TO BE DONE
Could you rewrite the material below, changing every "stone urn" to "stone vase" and leaving everything else unchanged?

DATASET ENTRIES
★ ★ ★ ★ ★ ★ ★
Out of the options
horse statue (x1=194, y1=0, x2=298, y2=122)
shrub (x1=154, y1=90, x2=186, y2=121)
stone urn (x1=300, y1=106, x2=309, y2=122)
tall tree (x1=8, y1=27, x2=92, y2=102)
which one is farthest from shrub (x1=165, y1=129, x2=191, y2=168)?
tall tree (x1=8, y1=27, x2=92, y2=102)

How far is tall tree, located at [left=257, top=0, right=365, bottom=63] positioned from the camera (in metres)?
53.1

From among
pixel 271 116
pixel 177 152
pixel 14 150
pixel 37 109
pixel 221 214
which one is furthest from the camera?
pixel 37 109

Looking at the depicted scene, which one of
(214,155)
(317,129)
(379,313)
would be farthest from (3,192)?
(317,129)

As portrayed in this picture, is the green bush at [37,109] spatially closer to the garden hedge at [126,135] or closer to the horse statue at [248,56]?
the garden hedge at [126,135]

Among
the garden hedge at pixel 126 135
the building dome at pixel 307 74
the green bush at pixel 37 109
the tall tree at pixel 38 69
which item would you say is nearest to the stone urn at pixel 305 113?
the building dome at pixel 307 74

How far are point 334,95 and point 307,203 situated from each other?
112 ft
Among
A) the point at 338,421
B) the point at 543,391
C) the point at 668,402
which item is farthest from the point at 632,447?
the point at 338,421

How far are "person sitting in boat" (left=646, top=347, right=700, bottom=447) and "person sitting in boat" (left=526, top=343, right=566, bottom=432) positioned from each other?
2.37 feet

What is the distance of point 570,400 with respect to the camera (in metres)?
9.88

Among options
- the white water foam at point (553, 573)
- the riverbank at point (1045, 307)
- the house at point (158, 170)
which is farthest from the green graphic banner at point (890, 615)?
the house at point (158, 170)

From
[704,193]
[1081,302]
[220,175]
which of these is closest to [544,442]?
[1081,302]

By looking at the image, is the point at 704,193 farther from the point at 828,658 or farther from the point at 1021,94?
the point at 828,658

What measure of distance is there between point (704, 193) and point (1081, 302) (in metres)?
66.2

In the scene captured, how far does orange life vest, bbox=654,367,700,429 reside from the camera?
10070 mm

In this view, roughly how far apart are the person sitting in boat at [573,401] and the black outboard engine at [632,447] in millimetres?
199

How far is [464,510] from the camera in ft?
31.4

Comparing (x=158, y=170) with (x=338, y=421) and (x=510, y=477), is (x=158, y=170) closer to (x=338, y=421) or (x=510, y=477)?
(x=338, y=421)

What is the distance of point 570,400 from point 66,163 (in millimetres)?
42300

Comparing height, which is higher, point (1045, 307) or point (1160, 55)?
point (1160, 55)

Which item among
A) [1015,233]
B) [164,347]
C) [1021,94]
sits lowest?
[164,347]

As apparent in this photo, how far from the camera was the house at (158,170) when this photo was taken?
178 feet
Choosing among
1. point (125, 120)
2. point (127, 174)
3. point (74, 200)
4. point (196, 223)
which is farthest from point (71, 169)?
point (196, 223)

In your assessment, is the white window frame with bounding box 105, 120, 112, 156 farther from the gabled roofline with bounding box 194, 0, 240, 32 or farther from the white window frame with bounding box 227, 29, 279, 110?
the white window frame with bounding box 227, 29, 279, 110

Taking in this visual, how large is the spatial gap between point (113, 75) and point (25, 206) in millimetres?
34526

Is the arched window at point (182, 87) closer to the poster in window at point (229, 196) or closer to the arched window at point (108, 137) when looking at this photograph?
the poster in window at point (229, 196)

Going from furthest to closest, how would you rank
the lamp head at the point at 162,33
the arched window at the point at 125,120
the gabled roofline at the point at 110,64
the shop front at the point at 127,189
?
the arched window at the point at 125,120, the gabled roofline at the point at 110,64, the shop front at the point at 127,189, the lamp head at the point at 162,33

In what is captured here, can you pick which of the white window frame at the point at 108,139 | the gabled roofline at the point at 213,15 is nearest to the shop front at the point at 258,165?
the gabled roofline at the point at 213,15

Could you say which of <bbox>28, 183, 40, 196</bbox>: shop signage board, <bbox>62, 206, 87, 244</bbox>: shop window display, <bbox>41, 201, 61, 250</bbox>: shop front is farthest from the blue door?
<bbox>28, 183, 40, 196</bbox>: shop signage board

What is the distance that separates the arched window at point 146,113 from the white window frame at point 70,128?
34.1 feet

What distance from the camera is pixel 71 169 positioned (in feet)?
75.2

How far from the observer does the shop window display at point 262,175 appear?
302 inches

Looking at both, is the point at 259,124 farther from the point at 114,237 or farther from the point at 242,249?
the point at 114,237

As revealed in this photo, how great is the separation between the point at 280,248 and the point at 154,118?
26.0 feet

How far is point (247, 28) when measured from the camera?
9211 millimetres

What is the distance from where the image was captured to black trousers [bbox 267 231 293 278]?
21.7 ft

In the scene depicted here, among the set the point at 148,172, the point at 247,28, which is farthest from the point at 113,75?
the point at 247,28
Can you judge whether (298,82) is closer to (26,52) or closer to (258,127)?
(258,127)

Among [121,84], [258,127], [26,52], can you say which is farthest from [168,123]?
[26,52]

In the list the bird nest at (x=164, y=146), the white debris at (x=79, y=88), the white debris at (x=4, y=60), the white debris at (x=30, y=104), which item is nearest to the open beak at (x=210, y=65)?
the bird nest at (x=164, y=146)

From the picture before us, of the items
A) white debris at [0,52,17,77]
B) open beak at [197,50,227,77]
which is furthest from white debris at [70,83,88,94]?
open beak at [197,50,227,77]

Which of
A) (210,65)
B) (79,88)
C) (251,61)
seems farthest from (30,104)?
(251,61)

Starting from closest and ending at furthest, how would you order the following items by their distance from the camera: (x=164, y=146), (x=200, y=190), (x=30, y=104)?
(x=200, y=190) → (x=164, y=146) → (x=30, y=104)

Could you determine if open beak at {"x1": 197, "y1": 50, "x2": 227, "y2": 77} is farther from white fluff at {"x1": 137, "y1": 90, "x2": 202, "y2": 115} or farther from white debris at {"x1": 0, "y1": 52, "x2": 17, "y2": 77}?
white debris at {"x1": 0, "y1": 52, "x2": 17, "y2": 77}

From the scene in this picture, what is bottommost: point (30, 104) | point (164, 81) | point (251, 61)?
★ ★ ★ ★ ★ ★ ★
EXERCISE SOLUTION
Out of the options
horse statue (x1=194, y1=0, x2=298, y2=122)
shrub (x1=154, y1=90, x2=186, y2=121)
stone vase (x1=300, y1=106, x2=309, y2=122)
tall tree (x1=8, y1=27, x2=92, y2=102)
which one is farthest from shrub (x1=165, y1=129, x2=191, y2=168)?
tall tree (x1=8, y1=27, x2=92, y2=102)

How far is tall tree, located at [left=257, top=0, right=365, bottom=63] positioned from the camera (in metres)?
53.1

From among
pixel 271 116
pixel 177 152
pixel 14 150
pixel 37 109
pixel 221 214
which one is furthest from the camera?
pixel 37 109

Looking at the depicted scene, which one of
(214,155)
(317,129)
(379,313)
would be farthest from (3,192)?
(317,129)

As portrayed in this picture, is the green bush at [37,109] spatially closer to the garden hedge at [126,135] or closer to the horse statue at [248,56]?
the garden hedge at [126,135]

Among
the garden hedge at pixel 126 135
the building dome at pixel 307 74
the green bush at pixel 37 109
the tall tree at pixel 38 69
which item would you say is nearest to the stone vase at pixel 305 113?
the building dome at pixel 307 74

How far are point 334,95 and point 307,203 situated from each other?
112 ft
Among
A) the point at 338,421
B) the point at 543,391
C) the point at 668,402
which item is farthest from the point at 632,447?
the point at 338,421

How far are "person sitting in boat" (left=646, top=347, right=700, bottom=447) and "person sitting in boat" (left=526, top=343, right=566, bottom=432) positioned from each other?
2.37 feet

What is the distance of point 570,400 with respect to the camera (in metres)?
9.88

Among options
- the white water foam at point (553, 573)
- the riverbank at point (1045, 307)
- the house at point (158, 170)
which is farthest from the green graphic banner at point (890, 615)?
the house at point (158, 170)

From
[704,193]
[1081,302]
[220,175]
which of these is closest to [544,442]?
[1081,302]

By looking at the image, is the point at 704,193 farther from the point at 828,658 or farther from the point at 1021,94?
the point at 828,658

What measure of distance is there between point (704, 193) and point (1081, 302) (in metres)?
66.2

In the scene captured, how far does orange life vest, bbox=654,367,700,429 reside from the camera?
10070 mm

In this view, roughly how far apart are the person sitting in boat at [573,401] and the black outboard engine at [632,447] in millimetres?
199

How far is [464,510] from the camera in ft?
31.4

Comparing (x=158, y=170) with (x=338, y=421) and (x=510, y=477), is (x=158, y=170) closer to (x=338, y=421) or (x=510, y=477)?
(x=338, y=421)

What is the distance of point 570,400 from point 66,163 (in millimetres)?
42300

Comparing height, which is higher, point (1045, 307) or point (1160, 55)?
point (1160, 55)

Which item among
A) [1015,233]
B) [164,347]
C) [1021,94]
sits lowest?
[164,347]

As apparent in this photo, how far from the camera was the house at (158,170) when this photo was taken?
178 feet
Choosing among
1. point (125, 120)
2. point (127, 174)
3. point (74, 200)
4. point (196, 223)
which is farthest from point (71, 169)?
point (196, 223)

In your assessment, is the white window frame with bounding box 105, 120, 112, 156 farther from the gabled roofline with bounding box 194, 0, 240, 32 or farther from the white window frame with bounding box 227, 29, 279, 110?
the white window frame with bounding box 227, 29, 279, 110

Taking in this visual, how large is the spatial gap between point (113, 75) and point (25, 206) in millimetres?
34526

Is the arched window at point (182, 87) closer to the poster in window at point (229, 196) or closer to the arched window at point (108, 137) when looking at this photograph?
the poster in window at point (229, 196)

Going from furthest to closest, how would you rank
the lamp head at the point at 162,33
the arched window at the point at 125,120
the gabled roofline at the point at 110,64
the shop front at the point at 127,189
?
the arched window at the point at 125,120, the gabled roofline at the point at 110,64, the shop front at the point at 127,189, the lamp head at the point at 162,33

In what is captured here, can you pick which of the white window frame at the point at 108,139 | the gabled roofline at the point at 213,15 is nearest to the shop front at the point at 258,165?
the gabled roofline at the point at 213,15

Could you say which of <bbox>28, 183, 40, 196</bbox>: shop signage board, <bbox>62, 206, 87, 244</bbox>: shop window display, <bbox>41, 201, 61, 250</bbox>: shop front is farthest from the blue door?
<bbox>28, 183, 40, 196</bbox>: shop signage board

What is the distance that separates the arched window at point 146,113 from the white window frame at point 70,128?
34.1 feet

What distance from the camera is pixel 71 169 positioned (in feet)?
75.2

How far from the observer does the shop window display at point 262,175 appear?
302 inches

Looking at both, is the point at 259,124 farther from the point at 114,237 or farther from the point at 242,249?
the point at 114,237

As revealed in this photo, how great is the separation between the point at 280,248 and the point at 154,118?
26.0 feet

How far is point (247, 28) when measured from the camera?
9211 millimetres

What is the distance from where the image was captured to black trousers [bbox 267 231 293 278]?
21.7 ft

In the scene depicted here, among the set the point at 148,172, the point at 247,28, which is farthest from the point at 113,75?
the point at 247,28
Can you judge whether (298,82) is closer to (26,52) or closer to (258,127)?
(258,127)

Among [121,84], [258,127], [26,52], can you say which is farthest from [168,123]?
[26,52]

In the list the bird nest at (x=164, y=146), the white debris at (x=79, y=88), the white debris at (x=4, y=60), the white debris at (x=30, y=104), which item is nearest to the open beak at (x=210, y=65)?
the bird nest at (x=164, y=146)

From the picture before us, of the items
A) white debris at [0,52,17,77]
B) open beak at [197,50,227,77]
which is furthest from white debris at [70,83,88,94]?
open beak at [197,50,227,77]

Which of
A) (210,65)
B) (79,88)
C) (251,61)
seems farthest from (30,104)?
(251,61)

Starting from closest and ending at furthest, how would you order the following items by their distance from the camera: (x=164, y=146), (x=200, y=190), (x=30, y=104)?
(x=200, y=190) → (x=164, y=146) → (x=30, y=104)

Could you determine if open beak at {"x1": 197, "y1": 50, "x2": 227, "y2": 77} is farther from white fluff at {"x1": 137, "y1": 90, "x2": 202, "y2": 115} or farther from white debris at {"x1": 0, "y1": 52, "x2": 17, "y2": 77}?
white debris at {"x1": 0, "y1": 52, "x2": 17, "y2": 77}

From the scene in this picture, what is bottommost: point (30, 104) | point (164, 81) | point (251, 61)?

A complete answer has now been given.